## TASK TO CARRY OUT:
Could you repeat the records below exactly, without the pictures?

## SOURCE INFORMATION:

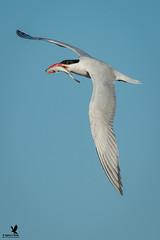 A Royal Feast for the Tern (Osprey-Ian) Tags: texas aransasnwr royaltern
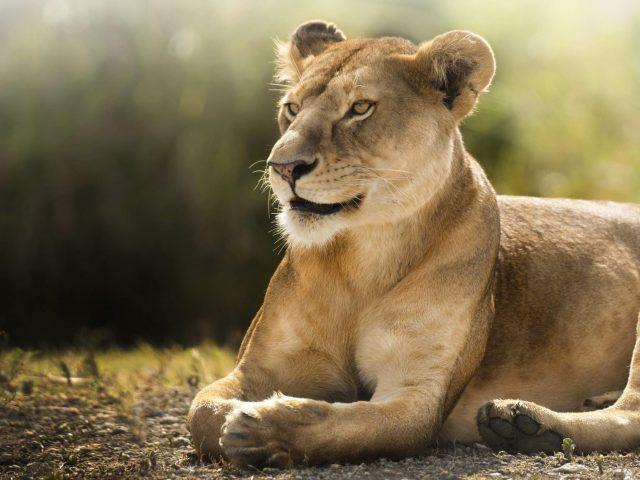 Африканская львица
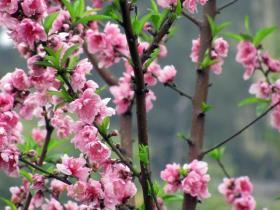 忠仑公园:正是一年桃花盛开时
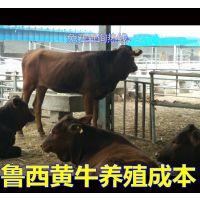 湖南地区适合养殖黄牛 牛犊 黄牛犊***价格 忠义牧业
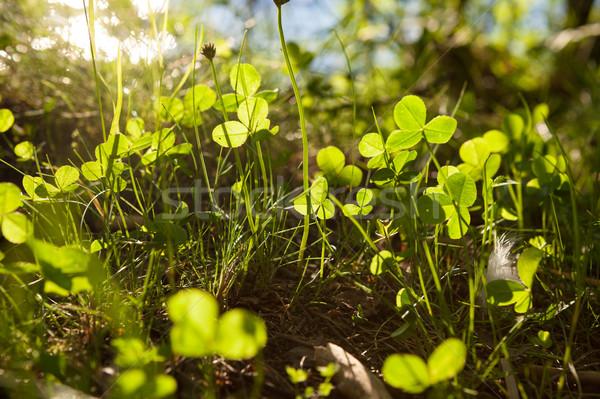 Creciente naturaleza iluminado primavera hierba campo Foto stock © Juhku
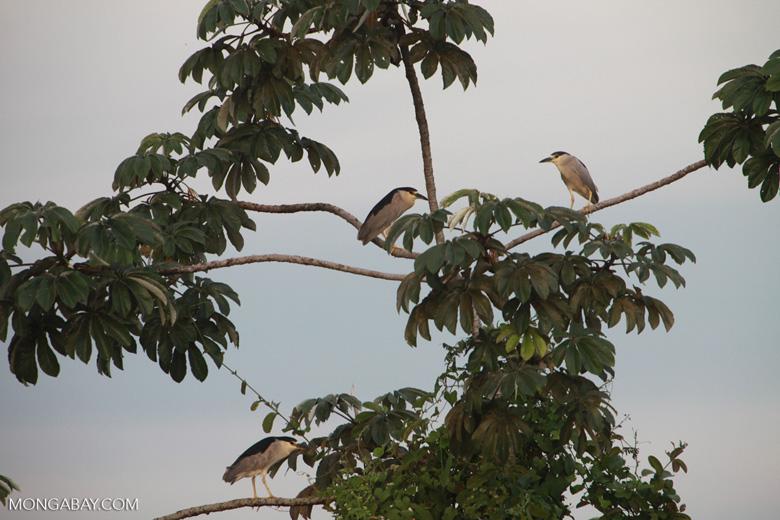 Black-crowned Night Herons (Nycticorax nycticorax)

## SOLUTION BELOW:
 A Royal Feast for the Tern (Osprey-Ian) Tags: texas aransasnwr royaltern
 Африканская львица
 忠仑公园:正是一年桃花盛开时
 湖南地区适合养殖黄牛 牛犊 黄牛犊***价格 忠义牧业
 Creciente naturaleza iluminado primavera hierba campo Foto stock © Juhku
 Black-crowned Night Herons (Nycticorax nycticorax)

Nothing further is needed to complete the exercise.